Wassilios E. Fthenakis: Wir haben mit den Institutionen übergreifenden Bildungsplänen, beispielsweise mit dem Hessischen Bildungsplan, einen Anfang eingeleitet. Er muss konsequent bis zu 18 plus weitergeführt werden. Auch eng damit verbunden haben wir die Lernortorientierung der Bildungspläne eingeleitet, die noch ihrer Umsetzung auf Bundesebene harrt. Bildungssysteme wurden geschichtlich von oben nach unten entwickelt. Wenn jedoch reformierte Bildungssysteme nicht mehr lediglich auf Wissensvermittlung, sondern auf die Stärkung kindlicher Entwicklung und kindlicher Kompetenzen – von Anfang an – fokussieren, dann haben wir die historische Chance, ein konsistentes Bildungssystem von unten nach oben zu entwickeln. Das ist die größte Herausforderung, die der Bewältigung bedarf.

Auch auf der inhaltlich-pädagogischen Ebene haben Sie deutliche Kritik an der derzeitigen Ausrichtung. Was sollte Ihrer Meinung nach im Fokus stehen, damit unsere Kinder auf die zukünftige Welt vorbereitet werden?

Wassilios E. Fthenakis: Das erste, was wir verändern müssen, ist die theoretische Grundlage, auf der das Bildungssystem aufbaut und die bei der Organisation von Bildungsprozessen herangezogen wird. Wir müssen lieb gewordene konstruktivistische zugunsten sozial-konstruktivistischer Positionen verlassen. Letztere implizieren ein verändertes Verständnis von Entwicklung und Lernen, das mehr den Prämissen der Welt des 21. Jahrhunderts entspricht. Wir müssen endlich dazu übergehen, Bildung nicht als primär individuellen, kindzentrierten, sondern als sozialen Prozess zu verstehen, der in einen sozialen und kulturellen Kontext eingebettet ist und sowohl von Fachkräften bzw. Eltern als auch von Kindern aktiv kokonstruiert wird. Wenn diese Position akzeptiert wird, dann ist die Folge davon, ein neues didaktisches Konzept – das der Ko-Konstruktion – einzuführen, von dem inzwischen bekannt ist, dass es eine höhere Bildungsqualität sichern kann.

Was würde ein solches Konzept – konsequent umgesetzt – verändern?

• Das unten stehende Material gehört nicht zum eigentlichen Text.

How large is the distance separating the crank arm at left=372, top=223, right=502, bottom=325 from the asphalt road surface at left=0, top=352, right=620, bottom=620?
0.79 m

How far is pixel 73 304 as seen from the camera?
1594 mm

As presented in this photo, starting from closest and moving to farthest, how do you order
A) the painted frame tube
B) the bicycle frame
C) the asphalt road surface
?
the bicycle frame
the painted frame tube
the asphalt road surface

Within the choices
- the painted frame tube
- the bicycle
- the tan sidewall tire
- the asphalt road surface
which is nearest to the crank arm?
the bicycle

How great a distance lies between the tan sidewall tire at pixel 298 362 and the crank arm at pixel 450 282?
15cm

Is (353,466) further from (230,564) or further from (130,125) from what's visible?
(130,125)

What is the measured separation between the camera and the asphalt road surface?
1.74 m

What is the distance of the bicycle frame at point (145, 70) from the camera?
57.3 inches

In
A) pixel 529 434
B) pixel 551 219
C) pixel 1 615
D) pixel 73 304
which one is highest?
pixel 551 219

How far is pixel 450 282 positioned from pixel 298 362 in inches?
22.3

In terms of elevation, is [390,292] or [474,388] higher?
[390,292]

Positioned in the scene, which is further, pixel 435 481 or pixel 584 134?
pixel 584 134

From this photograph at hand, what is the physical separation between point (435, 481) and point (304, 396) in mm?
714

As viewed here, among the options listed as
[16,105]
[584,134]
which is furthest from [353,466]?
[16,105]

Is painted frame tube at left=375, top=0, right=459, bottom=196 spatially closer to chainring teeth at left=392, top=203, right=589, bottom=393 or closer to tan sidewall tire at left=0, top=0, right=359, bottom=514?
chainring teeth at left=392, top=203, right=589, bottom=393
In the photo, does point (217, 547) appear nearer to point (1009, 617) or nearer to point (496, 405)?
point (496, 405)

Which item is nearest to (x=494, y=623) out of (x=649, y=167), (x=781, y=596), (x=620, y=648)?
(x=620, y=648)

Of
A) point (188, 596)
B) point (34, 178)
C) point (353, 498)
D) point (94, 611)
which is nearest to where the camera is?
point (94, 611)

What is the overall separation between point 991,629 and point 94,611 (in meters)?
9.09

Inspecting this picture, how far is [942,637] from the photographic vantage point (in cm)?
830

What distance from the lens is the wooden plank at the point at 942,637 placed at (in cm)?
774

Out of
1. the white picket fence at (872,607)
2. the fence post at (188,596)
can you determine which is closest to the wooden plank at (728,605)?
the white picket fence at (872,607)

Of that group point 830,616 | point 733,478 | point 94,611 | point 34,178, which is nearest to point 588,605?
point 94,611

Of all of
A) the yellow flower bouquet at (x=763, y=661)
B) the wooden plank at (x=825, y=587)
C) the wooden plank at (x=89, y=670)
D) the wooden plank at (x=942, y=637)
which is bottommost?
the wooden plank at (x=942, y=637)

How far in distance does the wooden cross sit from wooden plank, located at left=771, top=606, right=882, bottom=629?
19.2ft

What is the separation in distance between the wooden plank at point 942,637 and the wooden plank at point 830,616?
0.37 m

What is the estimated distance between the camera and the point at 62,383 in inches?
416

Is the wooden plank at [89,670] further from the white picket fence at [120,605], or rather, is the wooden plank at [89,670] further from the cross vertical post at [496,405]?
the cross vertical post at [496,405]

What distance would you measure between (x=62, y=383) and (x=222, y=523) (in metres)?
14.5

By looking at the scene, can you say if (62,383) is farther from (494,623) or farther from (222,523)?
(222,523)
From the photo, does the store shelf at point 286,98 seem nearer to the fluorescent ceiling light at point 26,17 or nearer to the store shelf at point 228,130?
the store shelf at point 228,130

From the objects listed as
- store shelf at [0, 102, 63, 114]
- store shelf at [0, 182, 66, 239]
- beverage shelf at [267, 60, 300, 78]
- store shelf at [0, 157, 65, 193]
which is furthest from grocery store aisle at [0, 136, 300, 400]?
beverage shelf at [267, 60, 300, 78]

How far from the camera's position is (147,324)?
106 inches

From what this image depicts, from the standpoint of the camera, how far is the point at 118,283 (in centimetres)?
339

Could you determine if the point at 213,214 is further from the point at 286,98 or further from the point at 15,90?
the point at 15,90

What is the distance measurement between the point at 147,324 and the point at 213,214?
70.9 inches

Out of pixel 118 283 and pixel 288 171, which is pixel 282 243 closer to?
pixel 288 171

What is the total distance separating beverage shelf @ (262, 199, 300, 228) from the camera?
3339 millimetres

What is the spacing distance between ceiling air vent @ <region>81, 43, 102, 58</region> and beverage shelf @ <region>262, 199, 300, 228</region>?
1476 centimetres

Wassilios E. Fthenakis: Ein solches Konzept verändert nicht nur die Qualität der Fachkräfte- Kind-Beziehung, es hat auch gravierende Folgen für die Organisation von Bildungsprozessen und Bildungssystemen. Wir sollten zur Kenntnis nehmen, dass in dialogisch organisierten Gesellschaften unsere Kinder selbst die Qualität ihres Lernprozesses verändert haben: Anstelle des individuellen Lernens tritt das kooperative Lernen in den Vordergrund. Und neue Technologien verändern nicht nur das Leben, sondern auch die Art und Weise, wie wir lernen. Unsere Bildungssysteme waren ausschließlich auf die reelle Welt der Kinder fokussiert. Nun ist die virtuelle Welt eine neue Realität für jedes Kind geworden.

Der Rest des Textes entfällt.